Friday, January 29, 2010

This Generation Part II

The introductory post explains the purposes, goals and scope of this blog. If you have not read it, I suggest you start there and then, look through the posts to get a feeling for where I have gone and where I am going. But, if you don’t have the time, feel free to read this post alone. However, the blog is meant to be a series and so if you find it interesting you can go back and read it or, if you would prefer you can download a PDF of the entire blog. This PDF will be updated every Saturday so that it will have the entire blog, from first post to last, through the latest Saturday.

Moving on with the discussion of verses in the synoptic gospels where Jesus referred to this generation we will take a look at a few more in context. Mat 11:16-19  "But to what shall I compare this generation? It is like children sitting in the marketplaces and calling to their playmates,  (17)  "'We played the flute for you, and you did not dance; we sang a dirge, and you did not mourn.'  (18)  For John came neither eating nor drinking, and they say, 'He has a demon.'  (19)  The Son of Man came eating and drinking, and they say, 'Look at him! A glutton and a drunkard, a friend of tax collectors and sinners!' Yet wisdom is justified by her deeds." In this passage the generation referred to are the people who were alive to witness the ministry of John the Baptist and Jesus. Therefore, it would only be logical to consider that he meant the forty year generation that interacted with his ministry.

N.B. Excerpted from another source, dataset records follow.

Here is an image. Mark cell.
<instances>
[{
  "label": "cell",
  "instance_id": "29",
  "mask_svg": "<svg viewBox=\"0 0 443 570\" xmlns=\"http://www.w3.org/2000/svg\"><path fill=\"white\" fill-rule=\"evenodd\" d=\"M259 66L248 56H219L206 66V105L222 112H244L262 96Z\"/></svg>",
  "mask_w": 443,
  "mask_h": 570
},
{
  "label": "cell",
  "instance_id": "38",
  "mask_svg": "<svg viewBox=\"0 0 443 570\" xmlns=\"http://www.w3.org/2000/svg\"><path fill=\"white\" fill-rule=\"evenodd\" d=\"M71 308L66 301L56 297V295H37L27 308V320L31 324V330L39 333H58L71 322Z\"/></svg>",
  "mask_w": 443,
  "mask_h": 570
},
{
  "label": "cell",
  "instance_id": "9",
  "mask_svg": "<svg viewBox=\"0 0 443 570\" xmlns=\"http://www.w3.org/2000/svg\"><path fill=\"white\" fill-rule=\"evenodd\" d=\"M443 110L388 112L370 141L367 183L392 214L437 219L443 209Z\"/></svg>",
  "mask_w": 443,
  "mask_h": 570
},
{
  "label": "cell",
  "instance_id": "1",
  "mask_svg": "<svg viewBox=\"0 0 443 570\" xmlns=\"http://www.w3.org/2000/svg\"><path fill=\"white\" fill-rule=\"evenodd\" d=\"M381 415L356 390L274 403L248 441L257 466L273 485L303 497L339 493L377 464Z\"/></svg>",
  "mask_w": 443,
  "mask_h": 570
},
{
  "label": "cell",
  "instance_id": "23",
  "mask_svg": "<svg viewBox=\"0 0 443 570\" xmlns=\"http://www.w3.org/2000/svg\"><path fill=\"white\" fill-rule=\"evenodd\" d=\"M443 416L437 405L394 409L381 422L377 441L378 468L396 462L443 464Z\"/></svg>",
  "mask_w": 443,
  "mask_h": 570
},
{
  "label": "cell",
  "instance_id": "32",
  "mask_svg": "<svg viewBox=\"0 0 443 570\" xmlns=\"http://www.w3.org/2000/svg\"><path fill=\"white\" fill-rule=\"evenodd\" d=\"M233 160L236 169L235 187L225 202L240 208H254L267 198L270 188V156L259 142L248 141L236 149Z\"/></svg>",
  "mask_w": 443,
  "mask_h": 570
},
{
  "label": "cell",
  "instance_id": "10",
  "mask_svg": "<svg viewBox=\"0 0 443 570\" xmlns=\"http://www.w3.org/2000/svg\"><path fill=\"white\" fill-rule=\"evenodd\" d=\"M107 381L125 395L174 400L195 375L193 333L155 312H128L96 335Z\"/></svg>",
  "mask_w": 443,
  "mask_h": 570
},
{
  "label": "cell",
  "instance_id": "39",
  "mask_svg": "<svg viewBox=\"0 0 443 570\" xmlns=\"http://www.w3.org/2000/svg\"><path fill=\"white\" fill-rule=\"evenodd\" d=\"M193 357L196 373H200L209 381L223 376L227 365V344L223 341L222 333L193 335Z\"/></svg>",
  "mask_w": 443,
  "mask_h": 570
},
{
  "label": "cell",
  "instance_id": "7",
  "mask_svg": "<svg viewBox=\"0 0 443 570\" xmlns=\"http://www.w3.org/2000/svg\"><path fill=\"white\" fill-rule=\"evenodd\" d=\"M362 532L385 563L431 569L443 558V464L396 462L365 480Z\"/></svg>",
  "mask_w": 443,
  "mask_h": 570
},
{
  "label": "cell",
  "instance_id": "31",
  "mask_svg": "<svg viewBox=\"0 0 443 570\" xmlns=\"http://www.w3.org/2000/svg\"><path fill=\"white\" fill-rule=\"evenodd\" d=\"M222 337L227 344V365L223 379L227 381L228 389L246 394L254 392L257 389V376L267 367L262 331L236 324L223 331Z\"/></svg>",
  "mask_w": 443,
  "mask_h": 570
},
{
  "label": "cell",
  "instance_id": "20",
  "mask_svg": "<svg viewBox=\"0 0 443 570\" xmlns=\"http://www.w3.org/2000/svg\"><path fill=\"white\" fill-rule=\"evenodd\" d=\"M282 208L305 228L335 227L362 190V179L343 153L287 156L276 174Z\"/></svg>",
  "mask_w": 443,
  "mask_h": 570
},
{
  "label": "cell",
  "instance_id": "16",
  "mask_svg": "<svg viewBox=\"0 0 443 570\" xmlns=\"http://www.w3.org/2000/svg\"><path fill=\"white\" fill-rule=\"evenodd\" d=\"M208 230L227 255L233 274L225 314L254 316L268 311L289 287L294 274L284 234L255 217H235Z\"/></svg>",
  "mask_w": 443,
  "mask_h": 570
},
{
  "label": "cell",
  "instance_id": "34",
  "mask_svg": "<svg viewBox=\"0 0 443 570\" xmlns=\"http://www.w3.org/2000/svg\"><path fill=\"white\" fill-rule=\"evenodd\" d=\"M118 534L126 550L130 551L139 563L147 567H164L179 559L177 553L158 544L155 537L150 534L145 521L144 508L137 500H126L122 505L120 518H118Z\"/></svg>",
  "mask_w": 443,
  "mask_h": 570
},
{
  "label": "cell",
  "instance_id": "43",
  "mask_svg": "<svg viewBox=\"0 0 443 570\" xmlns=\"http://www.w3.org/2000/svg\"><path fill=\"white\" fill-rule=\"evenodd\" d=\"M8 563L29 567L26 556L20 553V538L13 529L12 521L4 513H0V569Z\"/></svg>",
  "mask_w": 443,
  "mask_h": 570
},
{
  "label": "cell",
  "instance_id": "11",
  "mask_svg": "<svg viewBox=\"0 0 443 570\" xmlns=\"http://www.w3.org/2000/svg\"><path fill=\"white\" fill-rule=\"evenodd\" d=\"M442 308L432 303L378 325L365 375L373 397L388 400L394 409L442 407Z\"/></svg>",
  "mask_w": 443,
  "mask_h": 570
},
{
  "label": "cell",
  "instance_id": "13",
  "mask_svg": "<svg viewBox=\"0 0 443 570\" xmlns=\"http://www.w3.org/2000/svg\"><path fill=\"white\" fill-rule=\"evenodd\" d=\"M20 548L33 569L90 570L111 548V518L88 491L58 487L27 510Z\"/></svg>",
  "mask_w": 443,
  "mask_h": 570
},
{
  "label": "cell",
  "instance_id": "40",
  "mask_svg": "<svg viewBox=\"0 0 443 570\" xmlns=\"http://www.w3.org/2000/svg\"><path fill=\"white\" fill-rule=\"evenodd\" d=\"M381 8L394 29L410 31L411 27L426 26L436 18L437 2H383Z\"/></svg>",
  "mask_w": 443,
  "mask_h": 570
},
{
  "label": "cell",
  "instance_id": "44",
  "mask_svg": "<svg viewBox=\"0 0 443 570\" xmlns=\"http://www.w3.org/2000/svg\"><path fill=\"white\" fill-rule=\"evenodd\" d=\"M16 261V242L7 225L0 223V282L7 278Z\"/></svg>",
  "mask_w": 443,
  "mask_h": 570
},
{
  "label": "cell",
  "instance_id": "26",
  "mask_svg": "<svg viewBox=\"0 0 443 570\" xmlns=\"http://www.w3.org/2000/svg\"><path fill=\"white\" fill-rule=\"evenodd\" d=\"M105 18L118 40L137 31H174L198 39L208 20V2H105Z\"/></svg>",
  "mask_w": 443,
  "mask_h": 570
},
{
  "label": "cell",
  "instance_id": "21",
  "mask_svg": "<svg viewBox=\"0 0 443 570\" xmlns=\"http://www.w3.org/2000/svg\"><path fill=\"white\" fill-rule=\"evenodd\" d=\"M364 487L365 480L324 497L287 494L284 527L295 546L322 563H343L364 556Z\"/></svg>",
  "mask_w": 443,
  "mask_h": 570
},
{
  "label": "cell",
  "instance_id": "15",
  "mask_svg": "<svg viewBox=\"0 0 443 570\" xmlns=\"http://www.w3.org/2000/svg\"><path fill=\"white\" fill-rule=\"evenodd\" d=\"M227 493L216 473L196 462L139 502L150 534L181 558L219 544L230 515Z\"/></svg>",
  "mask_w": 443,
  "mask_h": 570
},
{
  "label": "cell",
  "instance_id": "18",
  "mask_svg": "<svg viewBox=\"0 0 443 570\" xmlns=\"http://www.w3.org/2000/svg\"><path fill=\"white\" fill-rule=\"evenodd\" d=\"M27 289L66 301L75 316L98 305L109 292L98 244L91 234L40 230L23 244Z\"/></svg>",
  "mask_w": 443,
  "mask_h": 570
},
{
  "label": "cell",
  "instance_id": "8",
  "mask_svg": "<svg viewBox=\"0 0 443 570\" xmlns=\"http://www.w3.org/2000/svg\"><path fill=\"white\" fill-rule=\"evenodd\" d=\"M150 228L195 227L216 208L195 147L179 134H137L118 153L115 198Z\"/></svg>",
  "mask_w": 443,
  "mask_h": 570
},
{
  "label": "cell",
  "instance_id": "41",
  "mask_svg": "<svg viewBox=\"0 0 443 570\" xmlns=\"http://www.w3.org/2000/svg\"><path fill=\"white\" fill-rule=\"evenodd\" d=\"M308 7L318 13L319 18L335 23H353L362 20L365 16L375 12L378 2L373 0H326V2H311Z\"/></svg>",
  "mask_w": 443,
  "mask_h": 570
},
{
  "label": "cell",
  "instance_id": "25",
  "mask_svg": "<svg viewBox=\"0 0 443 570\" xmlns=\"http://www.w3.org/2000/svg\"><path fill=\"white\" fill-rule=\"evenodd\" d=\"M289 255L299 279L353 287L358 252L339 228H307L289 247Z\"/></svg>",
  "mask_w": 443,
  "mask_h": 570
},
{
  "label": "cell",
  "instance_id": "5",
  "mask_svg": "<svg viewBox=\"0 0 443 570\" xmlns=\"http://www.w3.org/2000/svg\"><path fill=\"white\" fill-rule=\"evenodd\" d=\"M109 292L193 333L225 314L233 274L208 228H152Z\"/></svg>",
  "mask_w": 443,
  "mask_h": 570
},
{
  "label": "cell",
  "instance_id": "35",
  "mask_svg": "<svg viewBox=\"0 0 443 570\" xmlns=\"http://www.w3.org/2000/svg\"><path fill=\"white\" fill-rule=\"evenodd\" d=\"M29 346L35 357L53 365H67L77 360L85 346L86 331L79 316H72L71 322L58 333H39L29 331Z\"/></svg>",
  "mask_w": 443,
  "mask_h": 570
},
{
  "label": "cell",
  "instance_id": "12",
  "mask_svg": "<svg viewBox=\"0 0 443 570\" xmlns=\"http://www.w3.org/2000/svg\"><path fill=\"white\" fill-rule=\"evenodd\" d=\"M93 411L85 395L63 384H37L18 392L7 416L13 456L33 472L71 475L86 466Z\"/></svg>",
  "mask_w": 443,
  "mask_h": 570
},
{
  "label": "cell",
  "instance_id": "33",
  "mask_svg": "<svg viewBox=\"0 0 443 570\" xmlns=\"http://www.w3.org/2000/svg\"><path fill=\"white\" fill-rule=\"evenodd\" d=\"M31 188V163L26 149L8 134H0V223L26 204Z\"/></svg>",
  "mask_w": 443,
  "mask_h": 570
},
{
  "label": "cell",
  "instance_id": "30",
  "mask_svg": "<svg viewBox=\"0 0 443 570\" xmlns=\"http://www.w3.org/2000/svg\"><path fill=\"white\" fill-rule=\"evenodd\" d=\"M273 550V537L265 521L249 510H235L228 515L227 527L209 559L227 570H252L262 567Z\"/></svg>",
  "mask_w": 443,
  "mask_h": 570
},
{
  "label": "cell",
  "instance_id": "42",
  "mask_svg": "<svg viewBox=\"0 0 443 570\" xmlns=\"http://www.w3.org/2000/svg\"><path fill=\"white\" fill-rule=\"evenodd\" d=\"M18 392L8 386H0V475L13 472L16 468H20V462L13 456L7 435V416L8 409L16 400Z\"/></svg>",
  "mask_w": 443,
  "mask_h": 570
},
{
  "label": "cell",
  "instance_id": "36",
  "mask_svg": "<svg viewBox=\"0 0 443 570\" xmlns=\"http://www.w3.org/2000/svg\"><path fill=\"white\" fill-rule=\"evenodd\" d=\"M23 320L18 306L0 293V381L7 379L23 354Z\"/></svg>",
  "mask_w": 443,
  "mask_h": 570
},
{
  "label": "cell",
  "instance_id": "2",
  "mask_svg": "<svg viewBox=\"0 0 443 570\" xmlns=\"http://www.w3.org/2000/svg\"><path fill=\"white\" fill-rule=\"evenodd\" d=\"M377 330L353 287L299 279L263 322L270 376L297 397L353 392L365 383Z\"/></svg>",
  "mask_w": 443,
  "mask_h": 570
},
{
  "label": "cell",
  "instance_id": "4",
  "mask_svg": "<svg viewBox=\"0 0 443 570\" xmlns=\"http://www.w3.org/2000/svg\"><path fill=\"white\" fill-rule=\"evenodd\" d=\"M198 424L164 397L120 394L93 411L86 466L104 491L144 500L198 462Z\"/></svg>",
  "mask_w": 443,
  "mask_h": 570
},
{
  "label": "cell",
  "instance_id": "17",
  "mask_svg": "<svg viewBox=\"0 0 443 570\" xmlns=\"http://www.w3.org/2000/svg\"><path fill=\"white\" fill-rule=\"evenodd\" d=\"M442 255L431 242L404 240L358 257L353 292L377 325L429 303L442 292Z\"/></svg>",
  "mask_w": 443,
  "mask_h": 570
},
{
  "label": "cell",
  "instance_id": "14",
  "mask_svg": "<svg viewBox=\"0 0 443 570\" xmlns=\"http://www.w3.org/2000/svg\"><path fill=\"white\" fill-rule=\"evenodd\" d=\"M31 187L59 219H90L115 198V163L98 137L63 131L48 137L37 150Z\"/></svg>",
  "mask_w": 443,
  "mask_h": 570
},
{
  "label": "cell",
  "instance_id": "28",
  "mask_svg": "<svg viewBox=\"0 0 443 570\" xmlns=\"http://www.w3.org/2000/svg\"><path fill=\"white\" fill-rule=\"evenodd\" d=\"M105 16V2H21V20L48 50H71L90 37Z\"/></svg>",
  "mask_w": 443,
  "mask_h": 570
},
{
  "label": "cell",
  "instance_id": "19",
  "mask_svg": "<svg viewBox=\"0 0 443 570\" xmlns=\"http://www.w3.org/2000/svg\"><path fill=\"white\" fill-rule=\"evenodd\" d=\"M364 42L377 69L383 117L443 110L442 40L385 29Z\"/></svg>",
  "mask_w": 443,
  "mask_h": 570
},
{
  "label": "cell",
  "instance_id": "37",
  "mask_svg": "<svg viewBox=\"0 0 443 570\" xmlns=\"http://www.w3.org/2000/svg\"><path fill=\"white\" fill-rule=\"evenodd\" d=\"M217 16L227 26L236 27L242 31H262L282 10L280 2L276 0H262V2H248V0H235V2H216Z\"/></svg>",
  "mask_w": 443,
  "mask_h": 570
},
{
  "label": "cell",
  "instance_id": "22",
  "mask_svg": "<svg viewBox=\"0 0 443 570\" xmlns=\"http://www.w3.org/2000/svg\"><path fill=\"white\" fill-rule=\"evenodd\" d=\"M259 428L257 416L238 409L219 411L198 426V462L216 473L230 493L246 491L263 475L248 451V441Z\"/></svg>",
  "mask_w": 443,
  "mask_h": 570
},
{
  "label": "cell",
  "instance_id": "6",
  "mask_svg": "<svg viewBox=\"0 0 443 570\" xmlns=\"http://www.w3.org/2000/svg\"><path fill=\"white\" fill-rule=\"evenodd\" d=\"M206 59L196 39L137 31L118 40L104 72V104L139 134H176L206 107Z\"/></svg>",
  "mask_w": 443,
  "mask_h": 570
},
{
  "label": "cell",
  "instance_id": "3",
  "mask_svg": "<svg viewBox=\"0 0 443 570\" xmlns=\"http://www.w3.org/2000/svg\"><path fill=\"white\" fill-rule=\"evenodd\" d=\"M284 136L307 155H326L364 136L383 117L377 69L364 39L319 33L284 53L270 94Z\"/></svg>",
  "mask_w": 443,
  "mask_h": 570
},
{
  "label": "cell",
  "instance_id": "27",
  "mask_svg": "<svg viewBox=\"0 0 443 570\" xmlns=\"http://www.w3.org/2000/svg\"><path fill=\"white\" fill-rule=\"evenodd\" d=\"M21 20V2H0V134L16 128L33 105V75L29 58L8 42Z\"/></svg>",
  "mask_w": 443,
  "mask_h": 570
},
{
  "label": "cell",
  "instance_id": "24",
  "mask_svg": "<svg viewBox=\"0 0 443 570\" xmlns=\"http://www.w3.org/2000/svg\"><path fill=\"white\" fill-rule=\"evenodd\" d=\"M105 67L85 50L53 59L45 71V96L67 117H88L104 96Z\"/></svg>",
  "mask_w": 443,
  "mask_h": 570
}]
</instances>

Next; Mark 8:38  For whoever is ashamed of me and of my words in this adulterous and sinful generation, of him will the Son of Man also be ashamed when he comes in the glory of his Father with the holy angels." Here again in this verse, with the addition of the adulterous and sinful generation is a midrash reference to Deu 1;34-35. Now then, the only generation that could be ashamed of him is the generation he interacted with so, we have yet another verse with the Greek word genea in it in which Jesus is obviously speaking about the generation alive at the time of his ministry and definitely not referring to this class of people, i.e., Jews in general that could be postponed to a time two thousand years distant. He was obviously speaking of the current generation.

And; Luk 1:50  And his mercy is for those who fear him from generation to generation. In this verse, the idea of generation to generation demands that it be viewed as a generation of forty years.

In two posts we have looked at several passages from the gospels that the word generation (genea) is clearly meaning generation in the way in which it looks at a family that goes from parent to child and the child grows up to be able to have children.

Isn’t it very likely that Jesus meant generation in the same way in Matthew 24:34?

1 comment:

  1. Yes it is likely, but could it mean that He was speaking on the spiritual condition of the people?